# How to solve an integral of a gaussian distribution

1. Aug 19, 2009

### DragonPetter

1. The problem statement, all variables and given/known data
integrate

$$\int_{-\infty}^\infty\! e ^{(x-a)^{2}}\, dx$$

2. Relevant equations

$$\int \! e^u\, du = e^u + C$$
3. The attempt at a solution
i just know that du = 2(x-a), but there is no x to make use of substitution, so I am confused on how to go about solving this since I cannot use substitution

2. Aug 19, 2009

### foxjwill

EDIT: I'm assuming you mean
$$\int_{-\infty}^\infty\! e ^{-(x-a)^{2}}\, dx$$​
since what you wrote doesn't converge.

Anyway, this is a very tricky integral that requires a trick. By far the best way starts as follows:

First, letting I denote the original integral (after replacing x-a with x), notice that
$$I = 2\int_{0}^\infty\! e ^{-x^{2}}\, dx$$​
by symmetry. Next comes the first trick:
$$I^2 = 4 \int_{0}^\infty\! e ^{-x^{2}}\, dx \int_{0}^\infty\! e ^{-x^{2}}\, dx = 4 \int_{0}^\infty\! e ^{-x^{2}}\, dx \int_{0}^\infty\! e ^{-y^{2}}\, dy$$​
since the x in the integral is just a dummy variable.
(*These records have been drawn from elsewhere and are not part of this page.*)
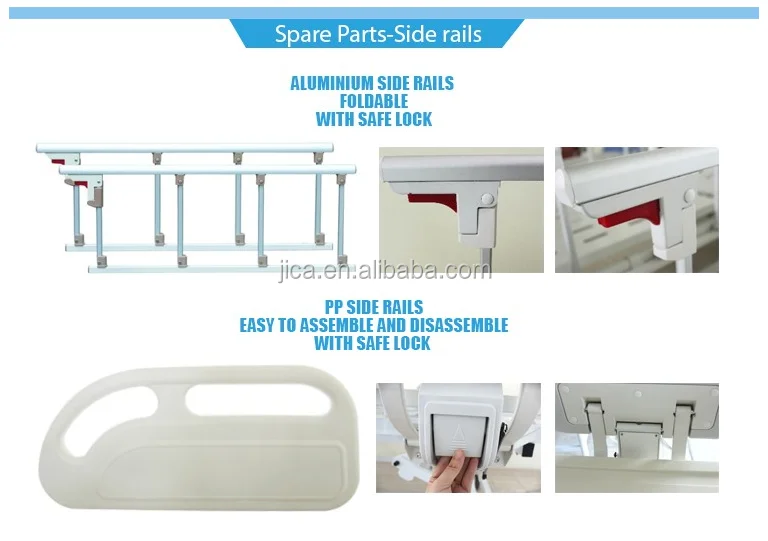 Spare Parts-Side rails

ALUMINIUM SIDE RAILS
FOLDABLE
WITH SAFE LOCK

jica.en.alibaba.com

PP SIDE RAILS
EASY TO ASSEMBLE AND DISASSEMBLE
WITH SAFE LOCK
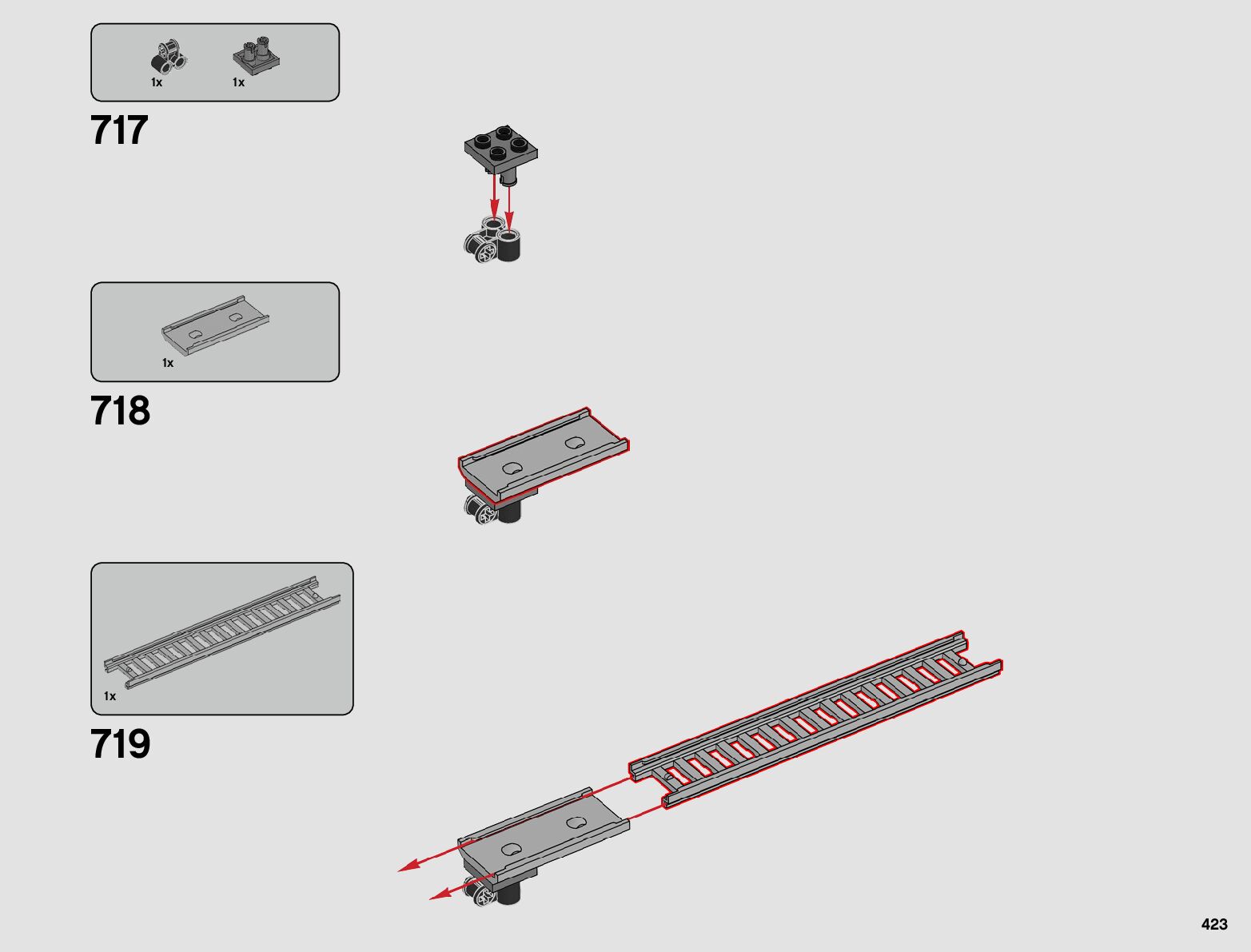 1x 1x

717

1x

718

1x

719

423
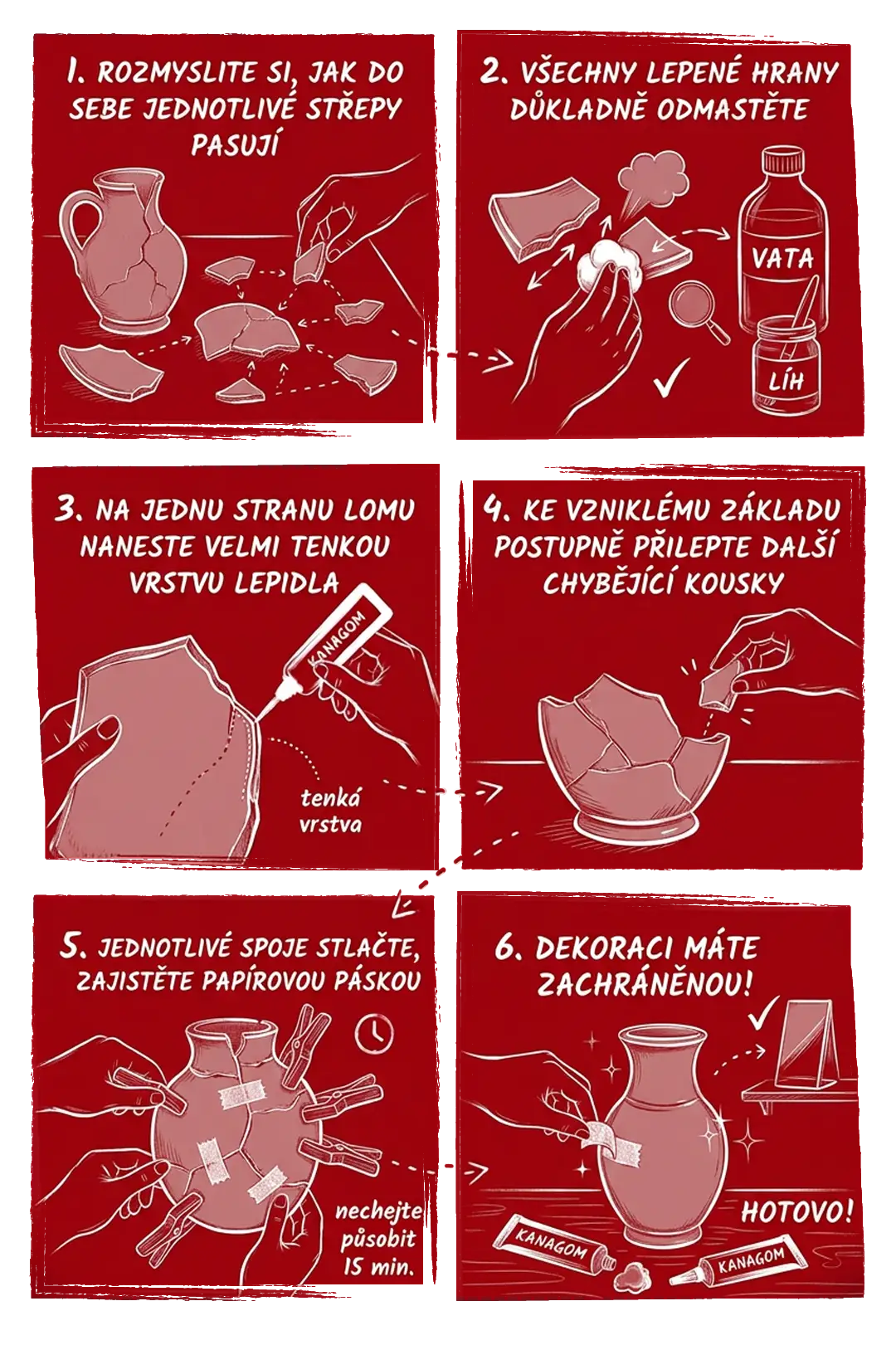 1. ROZMYSLITE SI, JAK DO SEBE JEDNOTLIVÉ STŘEPY PASUJÍ

2. VŠECHNY LEPENÉ HRANY DŮKLADNĚ ODMASTĚTE

VATA

LÍH

3. NA JEDNU STRANU LOMU NANESTE VELMI TENKOU VRSTVU LEPIDLA

KANAGOM

tenká vrstva

4. KE VZNIKLÉMU ZÁKLADU POSTUPNĚ PŘILEPTE DALŠÍ CHYBĚJÍCÍ KOUSKY

5. JEDNOTLIVÉ SPOJE STLAČTE, ZAJISTĚTE PAPÍROVOU PÁSKOU

nechejte působit 15 min.

6. DEKORACI MÁTE ZACHRÁNĚNOU!

HOTOVO!

KANAGOM

KANAGOM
But then
$$I^2 = 4\int_0^\infty\int_0^\infty\! e ^{-(x^{2}+y^{2})}\,dx\,dy.$$​

The traditional method is to at this point switch to polar coordinates, but a better way (I think) involves the substitution y=xu (so dy=xdu):
$$I^2 = 4\int_0^\infty\int_0^\infty\! e^{-x^2(1+u^2)}x\,dx\,du.$$​
From here, I think you should be able to figure this out on your own.

3. Aug 20, 2009

### DragonPetter

hmm my text book is certainly not nice as it leaves this as an exercise with just telling me "(look up any integrals you need)"
and yes, i forgot to include the - sign for the exponential

4. Aug 20, 2009

### foxjwill

That's wierd.

5. Aug 21, 2009

On a wild hunch: this seems to be a traditional type problem in a first mathematical stat or calc-based probability course. If you've seen this (normal density integrating to 1)
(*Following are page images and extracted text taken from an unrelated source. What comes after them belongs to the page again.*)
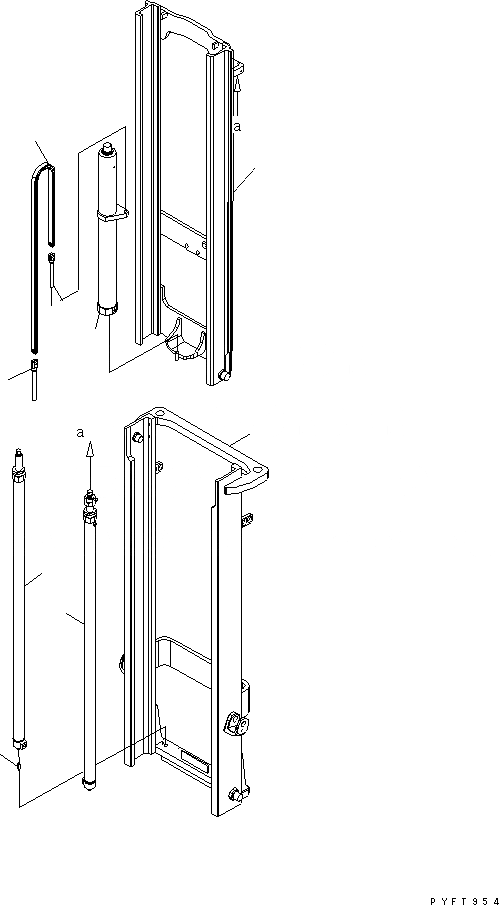 a

a

PYFT954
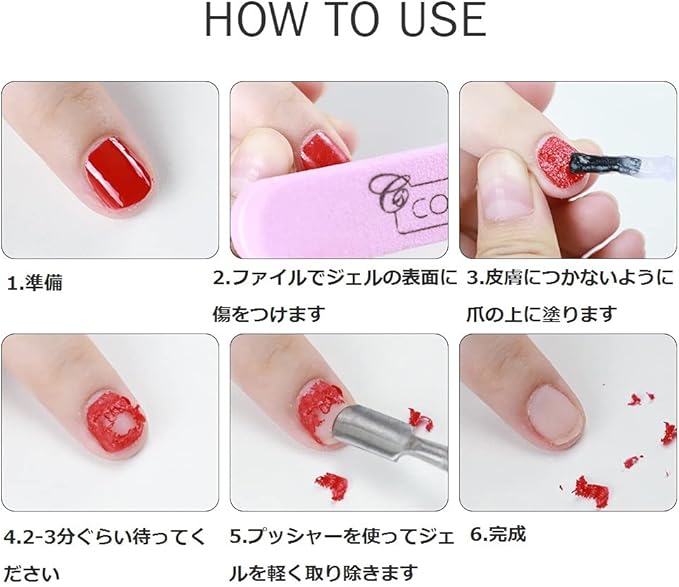 HOW TO USE

C
CO

1.準備

2.ファイルでジェルの表面に傷をつけます

3.皮膚につかないように爪の上に塗ります

4.2-3分ぐらい待ってください

5.プッシャーを使ってジェルを軽く取り除きます

6.完成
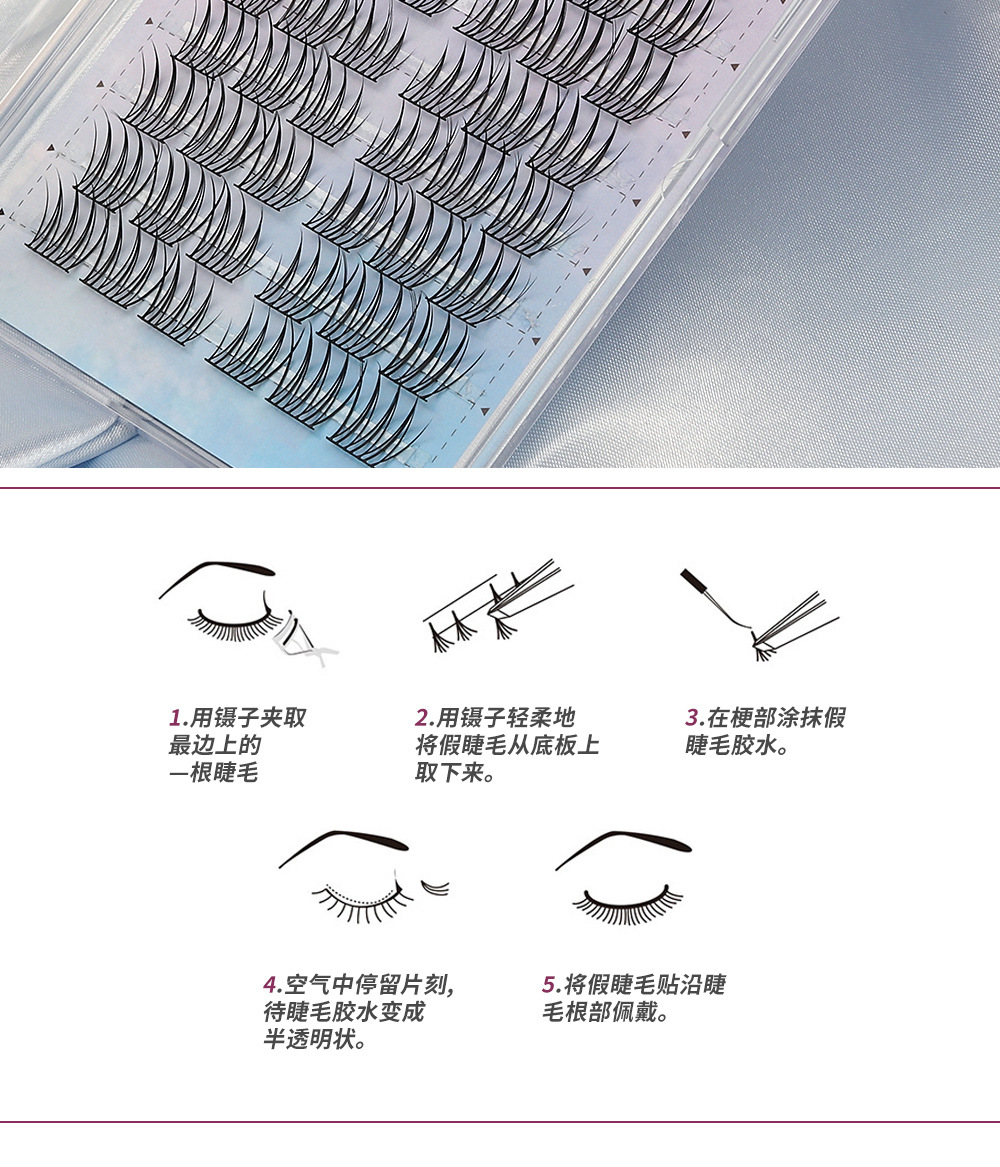 1.用镊子夹取最边上的一根睫毛

2.用镊子轻柔地将假睫毛从底板上取下来。

3.在梗部涂抹假睫毛胶水。

4.空气中停留片刻，待睫毛胶水变成半透明状。

5.将假睫毛贴沿睫毛根部佩戴。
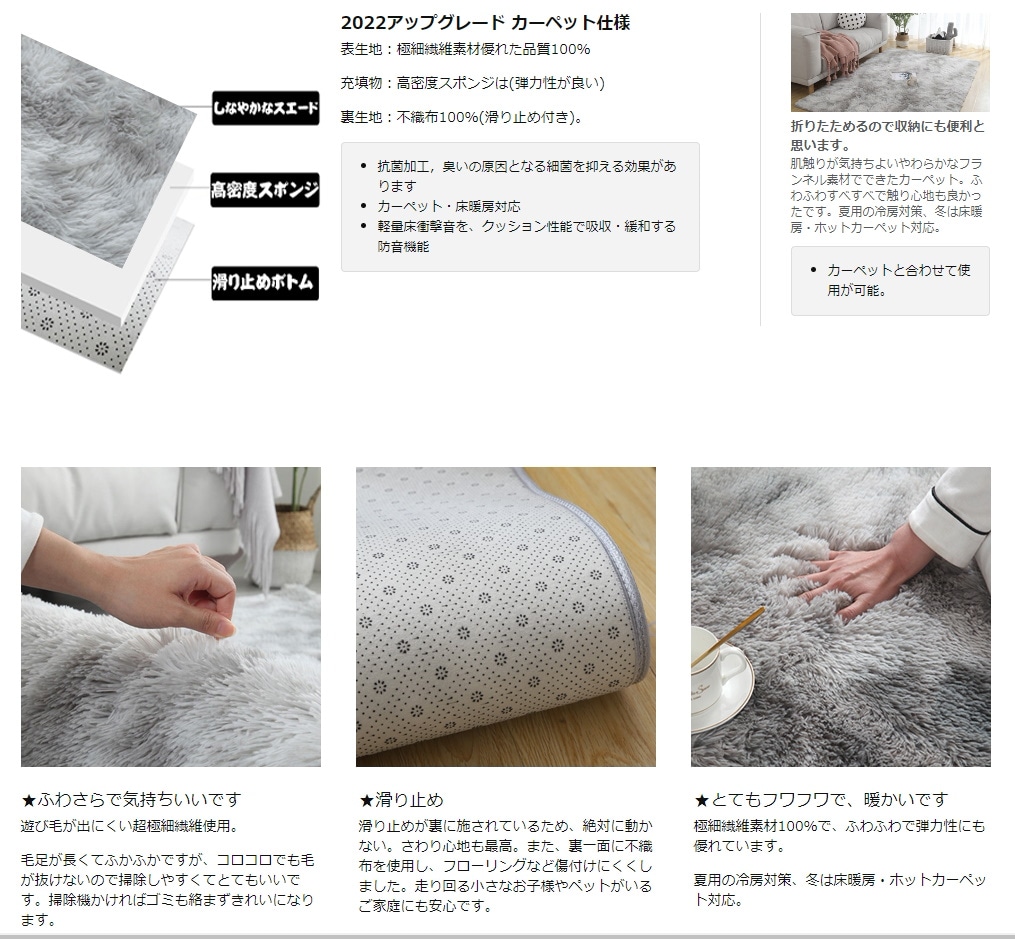 しなやかなスエード

高密度スポンジ

滑り止めボトム

2022アップグレード カーペット仕様

表生地：極細繊維素材優れた品質100%

充填物：高密度スポンジは(弾力性が良い)

裏生地：不織布100%(滑り止め付き)。

- 抗菌加工，臭いの原因となる細菌を抑える効果があります
- カーペット・床暖房対応
- 軽量床衝撃音を、クッション性能で吸収・緩和する防音機能

折りたためるので収納にも便利と思います。

肌触りが気持ちよいやわらかなフランネル素材でできたカーペット。ふわふわすべすべで触り心地も良かったです。夏用の冷房対策、冬は床暖房・ホットカーペット対応。

- カーペットと合わせて使用が可能。

★ふわさらで気持ちいいです

遊び毛が出にくい超極細繊維使用。

毛足が長くてふかふかですが、コロコロでも毛が抜けないので掃除しやすくてとてもいいです。掃除機かければゴミも絡まずきれいになります。

★滑り止め

滑り止めが裏に施されているため、絶対に動かない。さわり心地も最高。また、裏一面に不織布を使用し、フローリングなど傷付けにくくしました。走り回る小さなお子様やペットがいるご家庭にも安心です。

★とてもフワフワで、暖かいです

極細繊維素材100%で、ふわふわで弾力性にも優れています。

夏用の冷房対策、冬は床暖房・ホットカーペット対応。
$$\int_{-\infty}^\infty \frac 1 {\sqrt{2\pi} \sigma} e^{-\frac{(x-\mu)^2}{\sigma^2}} \, dx = 1$$

the "trick" is to identify your integrand as part of some normal density and go from there.

of course, the item i have posted could be what the hint "look up any integrals needed" refers to as well.

6. Aug 21, 2009

### foxjwill

You mean
$$\int_{-\infty}^\infty \frac 1 {\sqrt{2\pi} \sigma} e^{-\frac{(x-\mu)^2}{2\sigma^2}} \, dx = 1$$​
of course

7. Aug 22, 2009